→ Directions
Of the lines below, write out exactly those from the line with "United States, site archbold_FL-17." through the line with "California, site 71, 2024-03-22T10:55:38+00:00, 2-frame", both included, and skip the rest.

Excerpts from a dataset
<<<<

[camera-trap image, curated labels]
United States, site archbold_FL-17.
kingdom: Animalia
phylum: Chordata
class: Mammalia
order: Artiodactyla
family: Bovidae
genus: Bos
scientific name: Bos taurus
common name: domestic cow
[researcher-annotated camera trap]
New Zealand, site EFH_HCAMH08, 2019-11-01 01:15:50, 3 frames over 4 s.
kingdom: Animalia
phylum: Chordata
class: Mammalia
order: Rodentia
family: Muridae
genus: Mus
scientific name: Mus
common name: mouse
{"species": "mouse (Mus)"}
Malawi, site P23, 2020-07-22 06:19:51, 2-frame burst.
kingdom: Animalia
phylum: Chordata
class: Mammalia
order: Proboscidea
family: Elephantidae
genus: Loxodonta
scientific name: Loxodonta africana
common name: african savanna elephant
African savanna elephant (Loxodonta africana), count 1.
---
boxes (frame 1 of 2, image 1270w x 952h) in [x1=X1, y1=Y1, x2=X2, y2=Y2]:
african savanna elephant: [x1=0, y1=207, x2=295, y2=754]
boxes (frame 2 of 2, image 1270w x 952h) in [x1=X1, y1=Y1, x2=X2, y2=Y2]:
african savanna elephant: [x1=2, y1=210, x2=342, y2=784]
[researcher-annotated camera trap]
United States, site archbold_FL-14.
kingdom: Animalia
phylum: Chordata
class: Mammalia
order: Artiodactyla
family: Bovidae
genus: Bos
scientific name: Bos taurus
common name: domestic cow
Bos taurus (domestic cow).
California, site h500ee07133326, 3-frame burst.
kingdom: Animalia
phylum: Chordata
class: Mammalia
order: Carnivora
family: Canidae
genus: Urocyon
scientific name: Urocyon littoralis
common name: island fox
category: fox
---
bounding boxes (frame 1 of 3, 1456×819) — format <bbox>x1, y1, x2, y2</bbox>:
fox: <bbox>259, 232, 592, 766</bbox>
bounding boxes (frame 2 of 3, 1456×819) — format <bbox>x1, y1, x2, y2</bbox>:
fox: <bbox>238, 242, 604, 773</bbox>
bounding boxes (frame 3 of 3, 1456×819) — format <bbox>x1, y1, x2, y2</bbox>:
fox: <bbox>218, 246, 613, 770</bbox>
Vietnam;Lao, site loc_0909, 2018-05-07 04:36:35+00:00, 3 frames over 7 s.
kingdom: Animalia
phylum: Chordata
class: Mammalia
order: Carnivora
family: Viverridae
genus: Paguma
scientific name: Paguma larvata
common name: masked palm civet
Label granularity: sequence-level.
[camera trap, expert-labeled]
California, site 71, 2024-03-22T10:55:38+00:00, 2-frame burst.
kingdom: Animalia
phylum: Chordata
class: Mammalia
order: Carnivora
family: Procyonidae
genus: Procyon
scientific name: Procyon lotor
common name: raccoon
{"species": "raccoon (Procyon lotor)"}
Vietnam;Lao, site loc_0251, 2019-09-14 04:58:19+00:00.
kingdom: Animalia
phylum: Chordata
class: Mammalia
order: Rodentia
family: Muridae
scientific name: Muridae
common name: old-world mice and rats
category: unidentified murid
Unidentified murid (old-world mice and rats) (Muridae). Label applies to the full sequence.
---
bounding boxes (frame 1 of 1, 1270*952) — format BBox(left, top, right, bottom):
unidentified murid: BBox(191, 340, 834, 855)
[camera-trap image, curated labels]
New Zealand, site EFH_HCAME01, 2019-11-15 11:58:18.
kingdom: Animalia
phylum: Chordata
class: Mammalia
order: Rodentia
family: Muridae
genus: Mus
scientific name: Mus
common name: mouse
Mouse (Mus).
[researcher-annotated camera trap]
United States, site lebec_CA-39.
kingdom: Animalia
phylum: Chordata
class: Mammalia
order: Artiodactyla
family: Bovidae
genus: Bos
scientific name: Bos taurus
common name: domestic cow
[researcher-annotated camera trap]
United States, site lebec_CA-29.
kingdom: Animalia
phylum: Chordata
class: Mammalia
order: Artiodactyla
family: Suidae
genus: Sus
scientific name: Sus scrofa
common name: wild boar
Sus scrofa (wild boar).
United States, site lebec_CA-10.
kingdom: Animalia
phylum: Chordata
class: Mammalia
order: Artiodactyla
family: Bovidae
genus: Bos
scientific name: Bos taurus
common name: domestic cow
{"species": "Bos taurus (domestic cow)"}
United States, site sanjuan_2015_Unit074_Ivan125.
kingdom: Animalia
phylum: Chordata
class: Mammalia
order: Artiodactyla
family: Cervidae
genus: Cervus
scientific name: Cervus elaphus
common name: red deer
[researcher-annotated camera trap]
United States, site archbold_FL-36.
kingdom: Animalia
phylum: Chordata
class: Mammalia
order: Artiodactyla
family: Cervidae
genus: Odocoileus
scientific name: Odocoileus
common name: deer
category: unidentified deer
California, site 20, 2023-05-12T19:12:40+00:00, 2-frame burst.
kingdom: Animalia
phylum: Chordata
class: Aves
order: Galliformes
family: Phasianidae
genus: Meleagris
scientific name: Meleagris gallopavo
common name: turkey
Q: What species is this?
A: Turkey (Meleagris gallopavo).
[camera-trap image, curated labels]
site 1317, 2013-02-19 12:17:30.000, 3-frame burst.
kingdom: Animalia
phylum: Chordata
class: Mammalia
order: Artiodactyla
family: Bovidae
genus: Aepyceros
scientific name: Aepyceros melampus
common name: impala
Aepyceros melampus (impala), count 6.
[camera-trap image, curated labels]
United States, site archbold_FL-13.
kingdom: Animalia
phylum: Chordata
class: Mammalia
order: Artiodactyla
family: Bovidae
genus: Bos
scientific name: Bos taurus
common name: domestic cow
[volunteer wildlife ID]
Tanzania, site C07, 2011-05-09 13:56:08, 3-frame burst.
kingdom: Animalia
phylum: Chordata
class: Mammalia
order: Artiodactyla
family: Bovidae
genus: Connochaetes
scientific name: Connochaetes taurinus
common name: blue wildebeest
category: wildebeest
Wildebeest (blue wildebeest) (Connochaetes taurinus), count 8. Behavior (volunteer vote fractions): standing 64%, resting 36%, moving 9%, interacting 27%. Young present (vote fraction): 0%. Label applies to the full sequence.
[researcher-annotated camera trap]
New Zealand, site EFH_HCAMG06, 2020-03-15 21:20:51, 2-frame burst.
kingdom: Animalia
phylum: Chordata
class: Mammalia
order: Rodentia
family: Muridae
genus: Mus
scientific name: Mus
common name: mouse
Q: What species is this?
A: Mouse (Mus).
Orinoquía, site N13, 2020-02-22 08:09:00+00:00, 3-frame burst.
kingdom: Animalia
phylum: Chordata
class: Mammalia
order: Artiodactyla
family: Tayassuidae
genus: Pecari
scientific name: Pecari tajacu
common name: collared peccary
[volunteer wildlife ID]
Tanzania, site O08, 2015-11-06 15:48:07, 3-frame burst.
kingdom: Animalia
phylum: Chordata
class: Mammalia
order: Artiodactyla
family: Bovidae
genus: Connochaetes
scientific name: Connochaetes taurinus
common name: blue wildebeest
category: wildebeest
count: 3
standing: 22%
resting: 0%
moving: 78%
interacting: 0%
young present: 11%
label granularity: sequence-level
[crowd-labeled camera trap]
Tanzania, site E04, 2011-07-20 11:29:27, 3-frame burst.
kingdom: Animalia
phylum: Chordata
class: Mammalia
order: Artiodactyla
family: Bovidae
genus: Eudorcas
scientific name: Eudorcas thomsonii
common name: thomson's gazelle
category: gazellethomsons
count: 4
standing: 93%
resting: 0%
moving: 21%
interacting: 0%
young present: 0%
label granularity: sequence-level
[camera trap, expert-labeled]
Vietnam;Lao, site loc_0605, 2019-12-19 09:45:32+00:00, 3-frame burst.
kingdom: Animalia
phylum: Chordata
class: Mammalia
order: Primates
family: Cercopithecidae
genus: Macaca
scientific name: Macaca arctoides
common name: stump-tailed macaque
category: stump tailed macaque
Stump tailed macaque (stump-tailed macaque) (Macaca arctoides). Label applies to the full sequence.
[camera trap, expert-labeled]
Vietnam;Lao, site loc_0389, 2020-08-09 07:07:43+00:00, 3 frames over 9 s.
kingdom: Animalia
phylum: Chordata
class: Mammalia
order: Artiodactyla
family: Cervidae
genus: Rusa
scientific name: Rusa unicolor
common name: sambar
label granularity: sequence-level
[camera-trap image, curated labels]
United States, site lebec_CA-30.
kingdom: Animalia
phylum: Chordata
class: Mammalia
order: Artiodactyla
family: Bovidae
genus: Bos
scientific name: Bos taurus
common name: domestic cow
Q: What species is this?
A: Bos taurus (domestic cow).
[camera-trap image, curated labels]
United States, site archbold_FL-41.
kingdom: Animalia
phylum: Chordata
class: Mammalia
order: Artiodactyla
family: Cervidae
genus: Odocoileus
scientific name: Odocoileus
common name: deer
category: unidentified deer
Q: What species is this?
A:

>>>>

→ Answer area
United States, site archbold_FL-17.
kingdom: Animalia
phylum: Chordata
class: Mammalia
order: Artiodactyla
family: Bovidae
genus: Bos
scientific name: Bos taurus
common name: domestic cow
[researcher-annotated camera trap]
New Zealand, site EFH_HCAMH08, 2019-11-01 01:15:50, 3 frames over 4 s.
kingdom: Animalia
phylum: Chordata
class: Mammalia
order: Rodentia
family: Muridae
genus: Mus
scientific name: Mus
common name: mouse
{"species": "mouse (Mus)"}
Malawi, site P23, 2020-07-22 06:19:51, 2-frame burst.
kingdom: Animalia
phylum: Chordata
class: Mammalia
order: Proboscidea
family: Elephantidae
genus: Loxodonta
scientific name: Loxodonta africana
common name: african savanna elephant
African savanna elephant (Loxodonta africana), count 1.
---
boxes (frame 1 of 2, image 1270w x 952h) in [x1=X1, y1=Y1, x2=X2, y2=Y2]:
african savanna elephant: [x1=0, y1=207, x2=295, y2=754]
boxes (frame 2 of 2, image 1270w x 952h) in [x1=X1, y1=Y1, x2=X2, y2=Y2]:
african savanna elephant: [x1=2, y1=210, x2=342, y2=784]
[researcher-annotated camera trap]
United States, site archbold_FL-14.
kingdom: Animalia
phylum: Chordata
class: Mammalia
order: Artiodactyla
family: Bovidae
genus: Bos
scientific name: Bos taurus
common name: domestic cow
Bos taurus (domestic cow).
California, site h500ee07133326, 3-frame burst.
kingdom: Animalia
phylum: Chordata
class: Mammalia
order: Carnivora
family: Canidae
genus: Urocyon
scientific name: Urocyon littoralis
common name: island fox
category: fox
---
bounding boxes (frame 1 of 3, 1456×819) — format <bbox>x1, y1, x2, y2</bbox>:
fox: <bbox>259, 232, 592, 766</bbox>
bounding boxes (frame 2 of 3, 1456×819) — format <bbox>x1, y1, x2, y2</bbox>:
fox: <bbox>238, 242, 604, 773</bbox>
bounding boxes (frame 3 of 3, 1456×819) — format <bbox>x1, y1, x2, y2</bbox>:
fox: <bbox>218, 246, 613, 770</bbox>
Vietnam;Lao, site loc_0909, 2018-05-07 04:36:35+00:00, 3 frames over 7 s.
kingdom: Animalia
phylum: Chordata
class: Mammalia
order: Carnivora
family: Viverridae
genus: Paguma
scientific name: Paguma larvata
common name: masked palm civet
Label granularity: sequence-level.
[camera trap, expert-labeled]
California, site 71, 2024-03-22T10:55:38+00:00, 2-frame burst.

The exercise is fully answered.